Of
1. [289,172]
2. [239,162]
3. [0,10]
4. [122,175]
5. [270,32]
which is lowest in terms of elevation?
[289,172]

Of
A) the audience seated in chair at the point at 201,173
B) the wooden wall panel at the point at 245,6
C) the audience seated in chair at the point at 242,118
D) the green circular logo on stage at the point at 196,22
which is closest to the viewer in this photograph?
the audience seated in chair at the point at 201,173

* * *

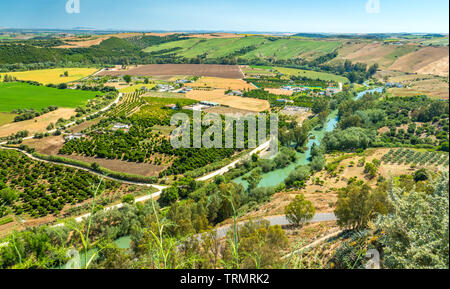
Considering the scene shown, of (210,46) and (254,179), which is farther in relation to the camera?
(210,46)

■ **Task**
Please gather every line of the entries above that contains the word "point", matching case exactly.

■ **Final answer**
A) the audience seated in chair at the point at 201,173
B) the wooden wall panel at the point at 245,6
C) the audience seated in chair at the point at 242,118
D) the green circular logo on stage at the point at 196,22
the audience seated in chair at the point at 201,173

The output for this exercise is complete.